Hong Kong’s Stored Value Facility (SVF) regime will come into full effect as of November 2016. Currently, a handful of licensees, including Octopus and Alipay Wallet, have already been authorised.
An SVF is the equivalent of the E-Money Institution in the European Union. As with an e-money institution, an SVF is required to ‘safeguard’ stored value and the licensing regime places a particular emphasis on ‘payment security’ and IT controls.
In the Hong Kong SVF framework, there is a carve out for closed-network stored value or limited-network stored value, although there are caps on these exemptions – formal licensing becomes necessary after HKD1m issued. In addition, the exemptions are partly discretionary allowing the regulator, the Hong Kong Monetary Authority (HKMA), to place additional conditions on exempt entities.

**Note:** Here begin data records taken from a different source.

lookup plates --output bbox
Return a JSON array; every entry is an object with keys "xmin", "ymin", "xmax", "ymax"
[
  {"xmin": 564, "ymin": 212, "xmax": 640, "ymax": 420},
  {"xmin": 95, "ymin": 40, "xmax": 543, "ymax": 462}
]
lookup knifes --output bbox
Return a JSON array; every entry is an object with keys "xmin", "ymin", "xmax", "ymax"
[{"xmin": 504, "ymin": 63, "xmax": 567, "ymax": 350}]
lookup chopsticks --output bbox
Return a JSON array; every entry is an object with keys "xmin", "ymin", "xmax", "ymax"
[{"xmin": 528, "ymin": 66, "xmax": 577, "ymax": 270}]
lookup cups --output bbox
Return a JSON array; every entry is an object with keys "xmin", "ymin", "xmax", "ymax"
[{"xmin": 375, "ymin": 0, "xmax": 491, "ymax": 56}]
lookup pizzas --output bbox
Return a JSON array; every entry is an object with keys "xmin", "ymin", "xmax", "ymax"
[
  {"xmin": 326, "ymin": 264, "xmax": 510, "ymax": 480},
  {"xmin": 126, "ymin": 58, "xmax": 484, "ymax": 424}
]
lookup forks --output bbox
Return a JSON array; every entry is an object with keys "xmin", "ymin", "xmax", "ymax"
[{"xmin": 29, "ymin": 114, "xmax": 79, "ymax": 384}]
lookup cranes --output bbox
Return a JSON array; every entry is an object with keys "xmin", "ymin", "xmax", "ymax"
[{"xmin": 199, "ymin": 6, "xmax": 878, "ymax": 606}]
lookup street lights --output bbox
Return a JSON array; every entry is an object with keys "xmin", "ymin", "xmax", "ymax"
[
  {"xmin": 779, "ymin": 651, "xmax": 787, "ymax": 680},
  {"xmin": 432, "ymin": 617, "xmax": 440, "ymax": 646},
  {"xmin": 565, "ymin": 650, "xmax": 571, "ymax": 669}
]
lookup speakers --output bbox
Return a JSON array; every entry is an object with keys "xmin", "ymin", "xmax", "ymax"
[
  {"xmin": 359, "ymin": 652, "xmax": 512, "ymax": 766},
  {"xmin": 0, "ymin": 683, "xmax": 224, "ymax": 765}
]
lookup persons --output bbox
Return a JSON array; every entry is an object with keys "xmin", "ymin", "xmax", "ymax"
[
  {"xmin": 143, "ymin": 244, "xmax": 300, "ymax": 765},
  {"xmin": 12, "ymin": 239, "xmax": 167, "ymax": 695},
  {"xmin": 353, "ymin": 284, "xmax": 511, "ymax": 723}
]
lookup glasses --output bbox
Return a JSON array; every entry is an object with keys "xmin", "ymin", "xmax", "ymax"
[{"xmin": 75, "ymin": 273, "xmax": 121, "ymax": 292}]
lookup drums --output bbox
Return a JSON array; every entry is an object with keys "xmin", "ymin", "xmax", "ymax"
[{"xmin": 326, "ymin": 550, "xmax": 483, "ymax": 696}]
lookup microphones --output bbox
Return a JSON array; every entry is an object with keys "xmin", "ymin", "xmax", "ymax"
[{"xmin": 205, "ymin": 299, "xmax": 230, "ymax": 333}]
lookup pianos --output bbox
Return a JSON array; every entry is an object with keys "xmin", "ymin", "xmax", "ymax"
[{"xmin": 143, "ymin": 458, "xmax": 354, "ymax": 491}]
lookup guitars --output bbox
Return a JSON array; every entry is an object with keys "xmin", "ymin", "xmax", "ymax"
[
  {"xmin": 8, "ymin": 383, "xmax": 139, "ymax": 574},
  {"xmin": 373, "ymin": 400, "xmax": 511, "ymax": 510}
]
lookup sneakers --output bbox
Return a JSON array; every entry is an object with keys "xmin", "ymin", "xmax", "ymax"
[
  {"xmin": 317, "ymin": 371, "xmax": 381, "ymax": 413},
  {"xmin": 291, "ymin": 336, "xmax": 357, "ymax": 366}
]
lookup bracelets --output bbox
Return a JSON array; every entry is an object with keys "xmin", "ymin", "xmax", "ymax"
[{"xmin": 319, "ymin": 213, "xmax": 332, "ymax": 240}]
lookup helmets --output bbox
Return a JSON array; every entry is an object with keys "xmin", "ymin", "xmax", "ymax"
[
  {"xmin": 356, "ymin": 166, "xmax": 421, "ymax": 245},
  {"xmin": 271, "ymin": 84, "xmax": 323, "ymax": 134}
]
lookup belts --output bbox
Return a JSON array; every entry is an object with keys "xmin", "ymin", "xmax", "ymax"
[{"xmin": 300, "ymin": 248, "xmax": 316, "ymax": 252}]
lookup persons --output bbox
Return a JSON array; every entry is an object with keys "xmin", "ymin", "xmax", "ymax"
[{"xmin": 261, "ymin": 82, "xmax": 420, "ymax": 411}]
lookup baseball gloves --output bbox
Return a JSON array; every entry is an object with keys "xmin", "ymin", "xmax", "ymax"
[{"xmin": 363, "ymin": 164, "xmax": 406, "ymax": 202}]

There are jurisdictional limits to the SVF regime. In section 13 of the explanatory notes the HKMA will consider a multitude of factors to determine if the stored value “appears to be issued in Hong Kong”. Part of these factors relate to establishment, location of marketing.
The HKMA expresses a slight concern about SVF businesses that are engaged in other business activities. They state that the “principal business of the applicant must be the issue of SVF”.
An add-on to the SVF license is that remittance and/or money changing services is in-built into the SVF licence meaning that an SVF will not need to apply for a separate licence from Hong Kong Customs and Excise (HKCE).
The capital requirements for a full licence is a HK$25m paid up share capital – compared to EUR350k base capital in the EU – which is not an insignificant sum. Other basic requirements include local executive directors, governance controls or reporting lines, internal controls and compliance or audit functions.